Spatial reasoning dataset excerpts
____
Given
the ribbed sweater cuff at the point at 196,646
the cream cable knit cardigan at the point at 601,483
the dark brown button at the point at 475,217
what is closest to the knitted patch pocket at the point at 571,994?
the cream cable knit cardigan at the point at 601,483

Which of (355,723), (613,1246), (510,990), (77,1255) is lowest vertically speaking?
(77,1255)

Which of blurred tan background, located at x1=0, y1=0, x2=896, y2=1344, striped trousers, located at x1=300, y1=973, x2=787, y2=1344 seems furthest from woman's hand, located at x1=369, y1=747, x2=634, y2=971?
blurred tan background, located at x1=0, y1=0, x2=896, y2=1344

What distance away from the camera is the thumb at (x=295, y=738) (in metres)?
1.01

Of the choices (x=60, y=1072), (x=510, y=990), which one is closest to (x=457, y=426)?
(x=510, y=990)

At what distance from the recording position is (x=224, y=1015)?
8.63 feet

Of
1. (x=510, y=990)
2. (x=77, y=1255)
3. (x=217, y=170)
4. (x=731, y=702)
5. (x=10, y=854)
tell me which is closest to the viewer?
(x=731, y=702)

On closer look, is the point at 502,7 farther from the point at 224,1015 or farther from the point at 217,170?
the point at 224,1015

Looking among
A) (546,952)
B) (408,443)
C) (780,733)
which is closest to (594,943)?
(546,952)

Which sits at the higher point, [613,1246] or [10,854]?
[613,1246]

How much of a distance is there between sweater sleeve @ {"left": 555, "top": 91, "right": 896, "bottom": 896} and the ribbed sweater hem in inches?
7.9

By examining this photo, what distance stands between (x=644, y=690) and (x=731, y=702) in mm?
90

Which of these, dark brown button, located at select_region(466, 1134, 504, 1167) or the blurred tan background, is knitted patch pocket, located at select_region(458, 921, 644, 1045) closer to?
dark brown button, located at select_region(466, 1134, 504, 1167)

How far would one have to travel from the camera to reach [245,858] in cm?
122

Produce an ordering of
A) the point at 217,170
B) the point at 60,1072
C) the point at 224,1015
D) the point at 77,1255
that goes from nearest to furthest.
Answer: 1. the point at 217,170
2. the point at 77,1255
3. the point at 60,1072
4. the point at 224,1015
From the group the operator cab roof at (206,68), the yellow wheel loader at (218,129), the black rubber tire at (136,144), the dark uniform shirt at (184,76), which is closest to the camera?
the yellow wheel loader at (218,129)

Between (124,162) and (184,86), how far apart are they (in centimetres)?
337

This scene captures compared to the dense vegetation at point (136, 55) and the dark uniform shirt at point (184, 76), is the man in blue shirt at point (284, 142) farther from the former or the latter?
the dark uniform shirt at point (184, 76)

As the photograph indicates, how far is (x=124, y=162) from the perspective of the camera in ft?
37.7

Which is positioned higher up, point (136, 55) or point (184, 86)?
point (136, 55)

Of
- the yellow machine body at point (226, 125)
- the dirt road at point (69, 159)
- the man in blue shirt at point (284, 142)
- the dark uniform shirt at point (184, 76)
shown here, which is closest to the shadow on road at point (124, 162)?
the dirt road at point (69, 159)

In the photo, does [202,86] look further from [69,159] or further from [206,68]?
____
:: Goal of the exercise ::
Copy out every line of the data above, exactly as given.

:: Written solution ::
Given
the ribbed sweater cuff at the point at 196,646
the cream cable knit cardigan at the point at 601,483
the dark brown button at the point at 475,217
what is closest to the knitted patch pocket at the point at 571,994?
the cream cable knit cardigan at the point at 601,483

Which of (355,723), (613,1246), (510,990), (77,1255) is lowest vertically speaking?
(77,1255)

Which of blurred tan background, located at x1=0, y1=0, x2=896, y2=1344, striped trousers, located at x1=300, y1=973, x2=787, y2=1344 seems furthest from woman's hand, located at x1=369, y1=747, x2=634, y2=971?
blurred tan background, located at x1=0, y1=0, x2=896, y2=1344

What distance away from the camera is the thumb at (x=295, y=738) (in metres)?
1.01

Of the choices (x=60, y=1072), (x=510, y=990), which one is closest to (x=457, y=426)?
(x=510, y=990)

At what distance from the recording position is (x=224, y=1015)?
8.63 feet

Of
1. (x=510, y=990)
2. (x=77, y=1255)
3. (x=217, y=170)
4. (x=731, y=702)
5. (x=10, y=854)
tell me which is closest to the viewer?
(x=731, y=702)

On closer look, is the point at 502,7 farther from the point at 224,1015 or farther from the point at 217,170?
the point at 224,1015

Looking among
A) (546,952)
B) (408,443)
C) (780,733)
which is closest to (594,943)?
(546,952)

Which sits at the higher point, [613,1246] or [10,854]?
[613,1246]

How much of a distance is there between sweater sleeve @ {"left": 555, "top": 91, "right": 896, "bottom": 896} and the ribbed sweater hem in inches?
7.9

By examining this photo, what distance stands between (x=644, y=690) and (x=731, y=702) in mm?
90

Which of these, dark brown button, located at select_region(466, 1134, 504, 1167) or the blurred tan background, is knitted patch pocket, located at select_region(458, 921, 644, 1045) closer to?
dark brown button, located at select_region(466, 1134, 504, 1167)

How far would one have to travel from the camera to reach [245,858] in cm?
122

Produce an ordering of
A) the point at 217,170
B) the point at 60,1072
C) the point at 224,1015
D) the point at 77,1255
that goes from nearest to furthest.
Answer: 1. the point at 217,170
2. the point at 77,1255
3. the point at 60,1072
4. the point at 224,1015
From the group the operator cab roof at (206,68), the yellow wheel loader at (218,129), the black rubber tire at (136,144), the dark uniform shirt at (184,76), which is closest to the camera?
the yellow wheel loader at (218,129)

Between (124,162) and (184,86), how far apart are they (in centimetres)?
337

This scene captures compared to the dense vegetation at point (136, 55) and the dark uniform shirt at point (184, 76), is the man in blue shirt at point (284, 142) farther from the former or the latter?
the dark uniform shirt at point (184, 76)

As the photograph indicates, how far is (x=124, y=162) from the perspective of the camera in ft?
37.7

Which is positioned higher up, point (136, 55) or point (184, 86)?
point (136, 55)

Of
- the yellow machine body at point (226, 125)
- the dirt road at point (69, 159)
- the man in blue shirt at point (284, 142)
- the dark uniform shirt at point (184, 76)
shown here, which is closest to the shadow on road at point (124, 162)?
the dirt road at point (69, 159)

In the photo, does [202,86] look further from [69,159] or further from [206,68]?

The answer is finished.